“Well, no, Phillis; I was not quite so impertinent, and clever speeches of that sort never occur to me until you say them. But I told Miss Drummond that I could not consent to spoil her lovely dress in that way; and then she laughed and gave in, and owned she knew nothing about fashions, and that her sister Grace always ordered her clothes for her, because she chose such ugly things. She sat and chatted such a long time with us; she had only just gone when you came home.”
“And she told us such a lot about this wonderful Grace,” went on Dulce: “she says Archie quite worships her.—Well, mammie,” as Mrs. Challoner poised her needle in mid-air and regarded her youngest daughter with unfeigned astonishment, “I am only repeating Miss Drummond’s words; she said ‘Archie.’”
“But, my dear, there was no need to be so literal,” returned Mrs. Challoner, reprovingly; for she was a gentlewoman of the old school, and nothing grieved her more than slipshod English or any idiom or idiotcy of modern parlance in the mouths of her bright young daughters: to speak of any young man except Dick without the ceremonious prefix was a heinous misdemeanor in her eyes. Dulce would occasionally trespass, and was always rebuked with much gravity. “You could have said ‘her brother,’ could you not?”
“Oh, mammie, I am sure Providence intended you for an old maid, and you have not fulfilled your destiny,” retorted Dulce, who was rarely awed by her mother’s solemnity. “All that 171 fuss because I said ‘Archie!’ Oh, I forgot, that name is sacred: the Rev. Archibald Drummond adores his sister Grace.”
“And she must be very nice,” returned Mrs. Challoner with an indulgent smile at her pet Dulce. “I am sure, from what Miss Drummond told us this morning, that she must be a most superior person. Why, Phillis, she teaches all her four younger sisters, and one of them is sixteen. Miss Drummond says she is never out of the school-room, except for an hour or two in the evening, when her father and brothers come home. There are two more brothers, I think she said. Dear what a large family! and Miss Drummond hinted that they were not well off.”
“I should like to know that Grace,” began Phillis; and then she shook her head reflectively. “No, depend upon it, we should be disappointed in her: family paragons are generally odious to other folk. Most likely she wears spectacles, and is a thin thread-papery sort of person.”
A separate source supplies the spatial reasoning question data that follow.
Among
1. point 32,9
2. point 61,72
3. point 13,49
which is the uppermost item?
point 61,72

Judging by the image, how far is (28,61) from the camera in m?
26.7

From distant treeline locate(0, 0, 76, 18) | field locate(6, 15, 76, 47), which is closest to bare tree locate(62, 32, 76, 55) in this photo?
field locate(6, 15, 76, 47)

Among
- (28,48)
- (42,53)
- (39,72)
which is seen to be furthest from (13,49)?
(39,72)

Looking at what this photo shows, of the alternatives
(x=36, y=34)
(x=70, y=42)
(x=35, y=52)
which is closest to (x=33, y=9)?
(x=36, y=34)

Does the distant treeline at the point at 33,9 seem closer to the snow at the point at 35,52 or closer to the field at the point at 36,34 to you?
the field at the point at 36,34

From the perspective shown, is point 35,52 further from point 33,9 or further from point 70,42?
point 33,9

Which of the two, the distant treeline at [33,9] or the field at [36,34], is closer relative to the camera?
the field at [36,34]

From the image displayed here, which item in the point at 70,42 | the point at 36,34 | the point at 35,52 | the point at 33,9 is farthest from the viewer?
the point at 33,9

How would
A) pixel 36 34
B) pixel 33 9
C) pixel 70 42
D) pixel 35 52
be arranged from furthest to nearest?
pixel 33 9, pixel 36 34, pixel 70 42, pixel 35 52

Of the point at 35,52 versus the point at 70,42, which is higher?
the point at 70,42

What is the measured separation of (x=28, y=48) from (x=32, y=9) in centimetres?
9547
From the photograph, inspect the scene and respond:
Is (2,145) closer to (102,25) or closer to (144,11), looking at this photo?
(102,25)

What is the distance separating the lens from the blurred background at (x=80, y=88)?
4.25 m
“On the contrary, she is a sweet-looking girl, with large melancholy eyes; for Miss Drummond showed us her photograph. So much for your imagination, Phil?” and Dulce looked triumphant. “And she is only twenty-two, and, though not pretty, just the sort of face one could love.”
“Some people’s swans turn out to be geese in the end,” remarked Phillis, provokingly; but she registered at the same time a mental resolve that she would cross-examine Mr. Drummond on the earliest opportunity about this wonderful sister of his. Oh, it was no marvel if he did look down on them when they had not got brains enough to earn their living except in this way! and Phillis stuck her needle into Miss Milner’s body-lining so viciously that it broke.
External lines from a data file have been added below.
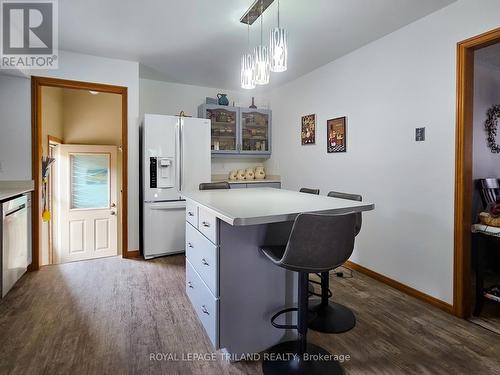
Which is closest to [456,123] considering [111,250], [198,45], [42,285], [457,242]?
[457,242]

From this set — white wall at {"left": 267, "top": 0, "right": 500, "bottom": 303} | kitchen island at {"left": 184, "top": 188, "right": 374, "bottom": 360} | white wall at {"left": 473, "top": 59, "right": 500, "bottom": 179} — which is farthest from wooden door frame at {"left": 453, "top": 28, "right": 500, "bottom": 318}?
kitchen island at {"left": 184, "top": 188, "right": 374, "bottom": 360}

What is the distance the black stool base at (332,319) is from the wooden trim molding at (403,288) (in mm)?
Answer: 731

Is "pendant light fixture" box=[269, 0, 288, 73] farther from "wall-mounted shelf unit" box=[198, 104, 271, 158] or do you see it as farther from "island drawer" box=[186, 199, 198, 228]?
"wall-mounted shelf unit" box=[198, 104, 271, 158]

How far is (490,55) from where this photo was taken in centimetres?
272

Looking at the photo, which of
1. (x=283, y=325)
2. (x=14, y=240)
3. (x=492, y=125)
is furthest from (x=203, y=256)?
(x=492, y=125)

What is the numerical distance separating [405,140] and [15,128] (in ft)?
13.0

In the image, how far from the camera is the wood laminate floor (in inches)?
65.6

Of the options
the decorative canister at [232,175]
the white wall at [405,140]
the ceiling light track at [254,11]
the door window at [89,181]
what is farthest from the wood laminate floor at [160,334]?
the ceiling light track at [254,11]

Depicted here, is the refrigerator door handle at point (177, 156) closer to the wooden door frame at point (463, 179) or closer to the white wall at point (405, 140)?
the white wall at point (405, 140)

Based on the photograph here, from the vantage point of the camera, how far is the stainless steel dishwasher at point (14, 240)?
7.79 feet

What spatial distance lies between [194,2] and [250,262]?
6.72 ft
The sharp click roused Nan’s vigilance, and she looked up, and was at once full of pity for Phillis’s pale face.
“You are tired, Phil, and so are we all,” she said, brightly; “and, as it is our first day of work, we will not overdo ourselves. Mammie, if you will make the tea, we will just tidy up, and look out the patterns for you to match the trimmings and buttons to-morrow;” for this same business of matching was rather hailed by Mrs. Challoner as a relief and amusement.